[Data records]
'''
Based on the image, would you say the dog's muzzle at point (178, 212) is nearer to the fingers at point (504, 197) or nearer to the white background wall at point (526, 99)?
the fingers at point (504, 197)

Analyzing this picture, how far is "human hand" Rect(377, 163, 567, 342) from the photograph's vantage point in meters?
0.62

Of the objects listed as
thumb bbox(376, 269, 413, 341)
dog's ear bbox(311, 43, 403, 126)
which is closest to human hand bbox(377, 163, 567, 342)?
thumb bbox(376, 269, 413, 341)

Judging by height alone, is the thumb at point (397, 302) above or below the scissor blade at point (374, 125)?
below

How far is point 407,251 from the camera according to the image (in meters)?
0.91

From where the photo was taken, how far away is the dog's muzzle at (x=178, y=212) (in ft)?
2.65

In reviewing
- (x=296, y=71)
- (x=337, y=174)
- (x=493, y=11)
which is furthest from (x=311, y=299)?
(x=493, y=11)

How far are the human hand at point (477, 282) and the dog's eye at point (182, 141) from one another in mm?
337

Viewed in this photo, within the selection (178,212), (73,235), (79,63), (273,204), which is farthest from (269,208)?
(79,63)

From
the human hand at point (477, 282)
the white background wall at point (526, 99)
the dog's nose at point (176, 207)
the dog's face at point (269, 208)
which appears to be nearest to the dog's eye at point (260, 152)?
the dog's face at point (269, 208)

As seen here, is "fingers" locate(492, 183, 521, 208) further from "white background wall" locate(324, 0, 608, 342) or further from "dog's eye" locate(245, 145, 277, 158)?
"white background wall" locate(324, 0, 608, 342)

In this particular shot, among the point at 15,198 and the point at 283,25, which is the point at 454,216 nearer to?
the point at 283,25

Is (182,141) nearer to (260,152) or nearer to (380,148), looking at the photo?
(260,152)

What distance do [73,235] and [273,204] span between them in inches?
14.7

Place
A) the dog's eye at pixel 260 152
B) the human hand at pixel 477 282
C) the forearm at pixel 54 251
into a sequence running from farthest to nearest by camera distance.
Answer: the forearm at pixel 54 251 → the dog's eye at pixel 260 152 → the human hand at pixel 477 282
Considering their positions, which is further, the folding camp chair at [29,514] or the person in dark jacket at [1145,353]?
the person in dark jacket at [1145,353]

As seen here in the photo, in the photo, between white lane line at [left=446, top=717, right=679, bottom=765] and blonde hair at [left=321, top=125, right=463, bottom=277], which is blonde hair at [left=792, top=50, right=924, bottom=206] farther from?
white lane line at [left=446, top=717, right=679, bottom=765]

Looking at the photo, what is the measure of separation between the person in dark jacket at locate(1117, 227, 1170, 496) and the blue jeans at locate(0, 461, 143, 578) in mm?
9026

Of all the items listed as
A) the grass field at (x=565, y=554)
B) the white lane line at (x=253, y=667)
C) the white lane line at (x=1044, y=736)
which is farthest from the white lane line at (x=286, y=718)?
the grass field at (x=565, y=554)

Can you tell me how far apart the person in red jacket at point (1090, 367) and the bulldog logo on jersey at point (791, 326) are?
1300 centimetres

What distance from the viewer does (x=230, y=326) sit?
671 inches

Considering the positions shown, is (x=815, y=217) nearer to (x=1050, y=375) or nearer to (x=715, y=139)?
'''
Using the listing above, please repeat every entry exactly.

Response for this exercise —
Based on the image, would you say the dog's muzzle at point (178, 212) is nearer to the fingers at point (504, 197) or nearer to the white background wall at point (526, 99)?
the fingers at point (504, 197)

Analyzing this picture, how far is "human hand" Rect(377, 163, 567, 342) from the photograph's vantage point in meters?
0.62

Of the objects listed as
thumb bbox(376, 269, 413, 341)
dog's ear bbox(311, 43, 403, 126)
which is closest to human hand bbox(377, 163, 567, 342)?
thumb bbox(376, 269, 413, 341)

Judging by height alone, is the thumb at point (397, 302) above or below the scissor blade at point (374, 125)?
below

How far is point 407,251 from the camera according to the image (in meters)?
0.91

From where the photo was taken, how far away is the dog's muzzle at (x=178, y=212) (in ft)?
2.65

In reviewing
- (x=296, y=71)
- (x=337, y=174)
- (x=493, y=11)
which is furthest from (x=311, y=299)?
(x=493, y=11)

How far are the human hand at point (477, 282) and the dog's eye at point (182, 141) from one another in mm?
337

Viewed in this photo, within the selection (178,212), (73,235), (79,63), (273,204), which is farthest from (269,208)?
(79,63)

From
the human hand at point (477, 282)
the white background wall at point (526, 99)
the dog's nose at point (176, 207)
the dog's face at point (269, 208)
which appears to be nearest to the dog's eye at point (260, 152)?
the dog's face at point (269, 208)

As seen here, is "fingers" locate(492, 183, 521, 208) further from "white background wall" locate(324, 0, 608, 342) or further from "dog's eye" locate(245, 145, 277, 158)?
"white background wall" locate(324, 0, 608, 342)

In this particular shot, among the point at 15,198 and the point at 283,25, which is the point at 454,216 nearer to?
the point at 283,25

Is (182,141) nearer to (260,152) or nearer to (380,148), looking at the photo?
(260,152)

What distance do [73,235] and [273,204] span between them in inches?
14.7

Place
A) the dog's eye at pixel 260 152
B) the human hand at pixel 477 282
C) the forearm at pixel 54 251
into a sequence running from farthest to nearest by camera distance.
Answer: the forearm at pixel 54 251 → the dog's eye at pixel 260 152 → the human hand at pixel 477 282
Considering their positions, which is further, the folding camp chair at [29,514] or the person in dark jacket at [1145,353]?
the person in dark jacket at [1145,353]

As seen here in the photo, in the photo, between white lane line at [left=446, top=717, right=679, bottom=765] and blonde hair at [left=321, top=125, right=463, bottom=277], which is blonde hair at [left=792, top=50, right=924, bottom=206] farther from?
white lane line at [left=446, top=717, right=679, bottom=765]

Looking at the photo, what is the measure of separation between the person in dark jacket at locate(1117, 227, 1170, 496) and the blue jeans at locate(0, 461, 143, 578) in mm?
9026

Of all the items listed as
A) the grass field at (x=565, y=554)
B) the white lane line at (x=253, y=667)
C) the white lane line at (x=1044, y=736)
which is farthest from the white lane line at (x=286, y=718)?
the grass field at (x=565, y=554)

Can you tell me how far apart the person in red jacket at point (1090, 367) and the bulldog logo on jersey at point (791, 326) are?
1300 centimetres

What distance from the viewer does (x=230, y=326) sit?
671 inches

Considering the positions shown, is (x=815, y=217) nearer to (x=1050, y=375) or nearer to (x=715, y=139)?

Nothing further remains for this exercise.